TASKS TO PERFORM:
• a. Please answer these three questions from the boomerang generation report:
(i) What share of boomerang children say they have paid rent to their parents?
(ii) How many adults took part in the Pew Research Center survey, and when was it conducted?
(iii) In 2010, what was the poverty rate for adults ages 25 to 34 living in multi-generational households?
• b. In one to three sentences, explain the reason the boomerang generation report offers for why young adults living with their parents may feel relatively upbeat about it.

March 15, 2012

The Boomerang Generation

Feeling OK about Living with Mom and Dad

If there’s supposed to be a stigma attached to living with mom and dad through one’s late twenties or early thirties, today’s “boomerang generation” didn’t get that memo. Among the three-in-ten young adults ages 25 to 34 (29%) who’ve been in that situation during the rough economy of recent years, large majorities say they’re satisfied with their living arrangements (78%) and upbeat about their future finances (77%).

The sharing of family finances appears to have benefited some young adults as well as their parents; 48% of boomerang children report that they have paid rent to their parents and 89% say they have helped with household expenses. As for the effect on family dynamics, about quarter (25%) say the living arrangement has been bad for their relationship with their parents, while a quarter (24%) say it’s been good and nearly half (48%) say it hasn’t made a difference.

To be sure, most young adults who find themselves under the same roof with mom and dad aren’t exactly living the high life. Nearly eight-in-ten (78%) of these 25- to 34-year-olds say they don’t currently have enough money to lead the kind of life they want, compared with 55% of their same-aged peers who aren’t living with their parents. Even so, large majorities of both groups (77% versus 90%) say they either have enough money now to lead the kind of life they want or expect they will in the future.

One reason young adults who are living with their parents may be relatively upbeat about their situation is that this has become such a widespread phenomenon. Among adults ages 25 to 34, 61% say they have friends or family members who have moved back in with their parents over the past few years because of economic conditions. Furthermore, three-in-ten parents of adult children (29%) report that a child of theirs has moved back in with them in the past few years because of the economy.

These findings are based on a new Pew Research Center survey of 2,048 adults nationwide conducted Dec. 6-19, 2011, that explores the family dynamics and economics of multi-generational living at a time when the number of multi-generational family households in the country continues to rise.

A Pew Research analysis of Census Bureau data shows that the share of Americans living in multi-generational family households is the highest it has been since the 1950s, having increased significantly in the past five years. Adults ages 25 to 34 are among the most likely to be living in multi-generational households: In 2010, 21.6% lived in this type of household, up from 15.8% in 2000 (the vast majority were living with their parents). The share of 25- to 34-year-olds living in multi-generational households was at its lowest in 1980 (11%) and has risen steadily since then, spiking upward since the recession started in 2007.

In some cases, the economics of multi-generational households can be beneficial for both adult children and their parents. While many young adults help defray their parents’ household expenses, living with mom and dad can also be a financial lifeline. In 2010, the poverty rate for young adults ages 25 to 34 who lived in multi-generational households was 9.8%. This compared with a poverty rate of 17.4% among young adults living in other households.

SOURCE MATERIAL:

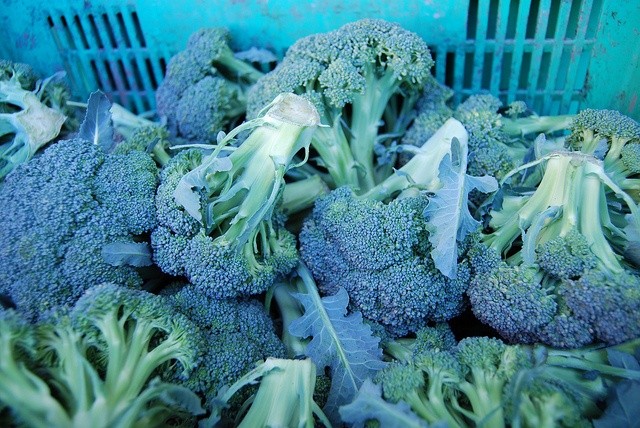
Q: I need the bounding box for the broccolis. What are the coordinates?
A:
[0,18,640,428]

PROBLEM SOLUTIONS:
• a.
(i) 48%
(ii) 2,048 adults, surveyed Dec. 6-19, 2011
(iii) 9.8%

• b. The report suggests they may feel relatively upbeat because living with parents has become so widespread. Among adults ages 25 to 34, 61% have friends or family members who moved back in with their parents over the past few years because of economic conditions. Also, 29% of parents of adult children say a child moved back in with them in the past few years because of the economy.